Wird aus der Wiener «Mohrenapotheke» eine «Ohrenapotheke»? Der «Shitstorm», der zu dieser Frage wütete, zeigt deutlich: Sprache ist niemals neutral. Sie verändert sich mit unserem Denken und beeinflusst unsere Wahrnehmung der Wirklichkeit. Wer die Wörter bestimmt, gestaltet auch die Wirklichkeit – und umgekehrt.
Sprache ist auf diese Weise eng mit Macht gekoppelt. Es gibt viele Beispiele für die sprachliche Selbstermächtigung diskriminierter Gruppen, die gegen sie gerichtete Begriffe verwenden und so ihre Zuschreibungen neu bestimmen: «Nigga», «Krüppel», «schwul» …
Im Bereich Demenz stehen wir bei sprachlicher Sensibilität noch am Anfang.
Menschen mit Demenz äußern, dass sie mit der Zuschreibung «dement» («ohne Geist») nichts anfangen können, dass ihnen der Begriff Angst macht, sie schwächt. Sie schaffen neue Begriffe und bringen diese in Debatten ein – etwa Helga Rohra mit dem Slogan «trotzDEM» oder die Gruppe PROMENZ in Österreich, deren Vertreter sich als «Menschen mit Vergesslichkeit» beschreiben.
Während in Fachkreisen weitgehend Konsens besteht, zumindest den Begriff «die Dementen» aus dem Sprachgebrauch zu streichen, hält er sich allgemein ebenso hartnäckig wie der vermeintlich putzige «Alzi» oder die Vorstellung, dass man an Demenz prinzipiell «leide».
Besonders knifflig wird es bei dem in Pflege und Betreuung gängigen «herausfordernden Verhalten». Der Begriff geht auf Rahmenempfehlungen zurück, die von einer Expertengruppe 2006 im Auftrag des deutschen Gesundheitsministeriums formuliert wurden.

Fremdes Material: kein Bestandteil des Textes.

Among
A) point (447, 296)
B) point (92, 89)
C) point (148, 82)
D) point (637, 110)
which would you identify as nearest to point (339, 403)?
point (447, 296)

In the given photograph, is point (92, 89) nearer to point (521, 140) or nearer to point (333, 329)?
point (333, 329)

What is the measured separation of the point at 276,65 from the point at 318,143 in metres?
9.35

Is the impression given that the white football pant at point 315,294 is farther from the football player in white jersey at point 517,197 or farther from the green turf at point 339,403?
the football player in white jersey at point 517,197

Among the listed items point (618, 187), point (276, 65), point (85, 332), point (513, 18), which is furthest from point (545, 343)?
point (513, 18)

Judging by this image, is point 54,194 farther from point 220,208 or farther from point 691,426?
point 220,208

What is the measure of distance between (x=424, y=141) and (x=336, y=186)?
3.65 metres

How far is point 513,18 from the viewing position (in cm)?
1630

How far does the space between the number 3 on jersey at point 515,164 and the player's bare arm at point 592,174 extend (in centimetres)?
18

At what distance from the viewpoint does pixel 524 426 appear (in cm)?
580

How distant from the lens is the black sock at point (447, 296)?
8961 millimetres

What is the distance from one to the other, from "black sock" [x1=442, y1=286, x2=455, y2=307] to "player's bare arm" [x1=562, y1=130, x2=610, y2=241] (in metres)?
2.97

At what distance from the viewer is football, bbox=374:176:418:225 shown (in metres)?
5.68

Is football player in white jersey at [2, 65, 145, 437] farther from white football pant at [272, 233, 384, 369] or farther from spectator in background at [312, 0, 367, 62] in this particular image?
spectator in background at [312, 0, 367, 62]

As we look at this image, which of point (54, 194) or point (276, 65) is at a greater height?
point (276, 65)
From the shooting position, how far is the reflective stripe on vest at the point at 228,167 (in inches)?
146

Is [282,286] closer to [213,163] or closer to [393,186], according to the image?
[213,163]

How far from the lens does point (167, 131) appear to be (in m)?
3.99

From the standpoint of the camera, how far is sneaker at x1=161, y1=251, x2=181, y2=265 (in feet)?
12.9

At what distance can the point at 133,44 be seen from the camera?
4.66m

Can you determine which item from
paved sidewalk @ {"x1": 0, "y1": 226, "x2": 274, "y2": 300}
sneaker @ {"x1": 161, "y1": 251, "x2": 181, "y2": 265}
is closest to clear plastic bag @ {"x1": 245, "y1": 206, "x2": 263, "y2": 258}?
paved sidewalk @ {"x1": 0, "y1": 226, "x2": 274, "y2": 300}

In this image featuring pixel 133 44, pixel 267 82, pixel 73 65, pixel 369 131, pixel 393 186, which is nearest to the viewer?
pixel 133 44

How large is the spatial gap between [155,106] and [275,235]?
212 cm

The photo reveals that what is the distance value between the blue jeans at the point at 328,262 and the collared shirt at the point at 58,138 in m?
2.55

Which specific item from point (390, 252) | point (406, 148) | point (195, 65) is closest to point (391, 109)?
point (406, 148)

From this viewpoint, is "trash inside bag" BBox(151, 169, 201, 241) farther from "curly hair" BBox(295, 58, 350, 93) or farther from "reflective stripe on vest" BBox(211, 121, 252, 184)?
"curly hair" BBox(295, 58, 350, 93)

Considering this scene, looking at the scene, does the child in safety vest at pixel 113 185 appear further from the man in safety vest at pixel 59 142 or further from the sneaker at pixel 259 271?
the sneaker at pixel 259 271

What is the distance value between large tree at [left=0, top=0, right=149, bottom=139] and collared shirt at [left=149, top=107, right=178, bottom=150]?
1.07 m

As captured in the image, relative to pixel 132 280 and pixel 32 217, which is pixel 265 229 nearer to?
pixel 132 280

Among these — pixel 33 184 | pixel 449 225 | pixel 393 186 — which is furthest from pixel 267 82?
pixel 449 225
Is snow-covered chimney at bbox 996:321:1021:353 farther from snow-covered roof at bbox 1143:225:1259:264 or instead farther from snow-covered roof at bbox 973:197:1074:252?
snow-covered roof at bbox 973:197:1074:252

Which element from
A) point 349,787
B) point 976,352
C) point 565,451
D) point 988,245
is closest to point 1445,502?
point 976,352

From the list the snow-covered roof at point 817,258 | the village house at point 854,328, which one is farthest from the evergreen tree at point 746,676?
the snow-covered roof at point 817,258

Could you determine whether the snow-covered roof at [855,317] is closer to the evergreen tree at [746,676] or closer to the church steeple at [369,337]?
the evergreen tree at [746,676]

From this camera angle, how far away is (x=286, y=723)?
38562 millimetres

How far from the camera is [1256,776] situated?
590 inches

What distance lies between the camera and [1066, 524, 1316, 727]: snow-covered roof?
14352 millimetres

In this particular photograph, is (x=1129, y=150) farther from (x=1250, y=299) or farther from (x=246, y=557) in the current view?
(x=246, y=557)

Dabei bildete der neu vorgeschlagene und ausführlich argumentierte Begriff einen Fortschritt zu der bis dahin üblichen «Verhaltensstörung» und «Verhaltensauffälligkeit». Heute hat er sich durchgesetzt, auch bezüglich Menschen mit Behinderung und in der Psychiatrie.
Trotzdem ist es nach vierzehn Jahren an der Zeit, den Begriff kritisch zu beleuchten.
«Herausforderung» ist ein schillernder Begriff, der in Business, Coaching und Selbstoptimierung das «Problem» verdrängt hat. Das Zitat «Es gibt keine Probleme, nur Herausforderungen» wird gleich mehreren Urhebern zugeschrieben.
Die Haltung passt gut in die Zeit der Ich-AG, in der äußere Faktoren in den Hintergrund treten und jeder alles schaffen kann, wenn er sich genügend anstrengt. Tatsächlich aber gibt es neben Herausforderungen reale Probleme. Sie zeichnen sich durch Komplexität aus, während Herausforderungen einfache Ursache-Wirkungsketten aufweisen.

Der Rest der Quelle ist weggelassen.